§ Passage to read
☆ ☆ ☆

The encounter continued with more police and paramilitary officers arriving from the CRPF led by DIG Dhanpat Yadev. By 11 PM the Indian Army arrived and police and paramilitary forces withdrew from the area, giving the army full control of the operation. The arm deployed light-machine guns, medium machine guns, tear gas, mortars, sniper rifles, and RPG-7 rockets against Mancohahal and his fellow militants. Bulletproof tractors were also used. An army major and two soldiers were killed in the continued fighting. the encounter ended after 40 hours on May 8 with 1,000 security personnel taking part. 7 militants were killed with Manochahal and others having managed to escape. 5 security personnel were killed with 7 others injured. Rataul had been equipped with multiple underground bunkers and fortified positions on the roofs of multiple buildings.

=== Later Insurgency ===
In 1992, a separate Panthic committee headed by Dr. Sohan Singh was forme. It called for the boycott of the 1992 Punjab Legislative Assembly election. Manochahal argued they should contest in the election. He argued that it was the only time to get Khalistan and it was now or never .His demands for an election led others calling him a government puppet. He decided not to contest after Sikh leaders kept calling for a boycott. The formation of this committee undermined the influence of Manochahal who was criticized for his support for political participation and led to a divide between the armed groups within Punjab. Elections resulted in a Congress Government under Beant Singh of the Congress Party. The formation of this committee undermined the influence of Manochahal who was criticized for his support for political participation and led to a divide between the armed groups within Punjab.

To make Manochahal surrender himself police illegal detained many of his family members. Manochahal refused to surrender which led the detention, torture, and death of his family members.

☆ ☆ ☆

Repeat word for word the part of the passage about Manochahal from "To make Manochahal" to "death of his family members.". Rely only on the passage about Manochahal for what comes next.

☆ ☆ ☆

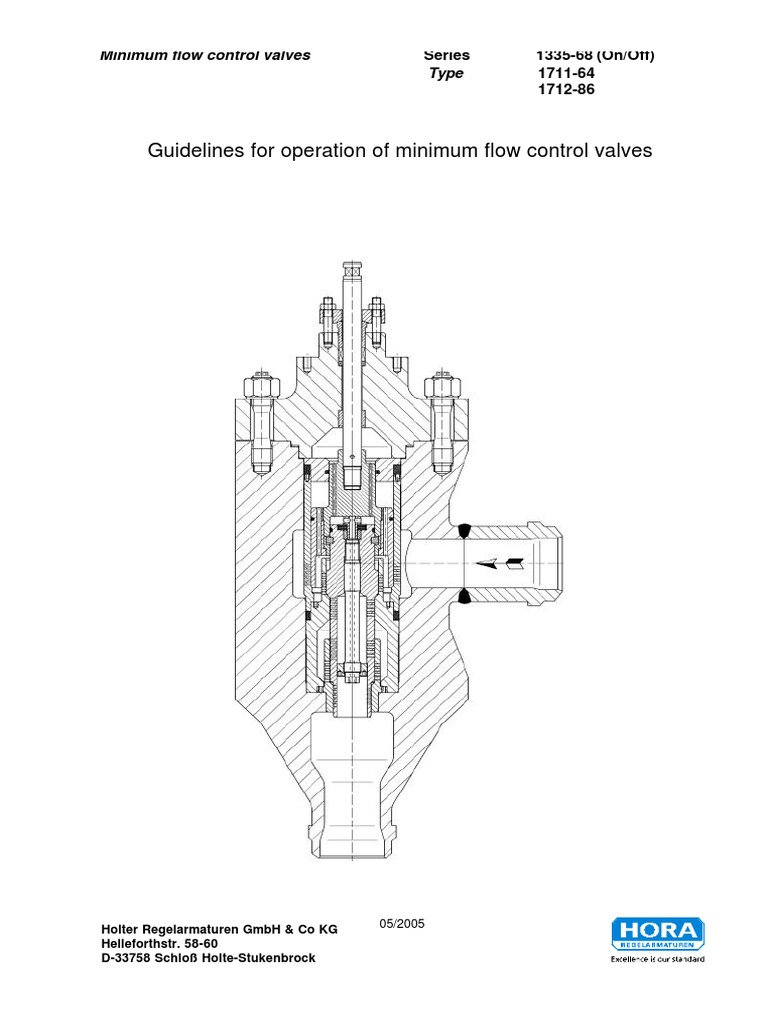 Minimum flow control valves Series 1335-68 (On/Off)
Type 1711-64
1712-86

Guidelines for operation of minimum flow control valves

Holter Regelarmaturen GmbH & Co KG
Helleforthstr. 58-60
D-33758 Schloß Holte-Stukenbrock

05/2005

HORA
REGELARMATUREN
Excellence is our standard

☆ ☆ ☆

§ Answer to the exercise
To make Manochahal surrender himself police illegal detained many of his family members. Manochahal refused to surrender which led the detention, torture, and death of his family members.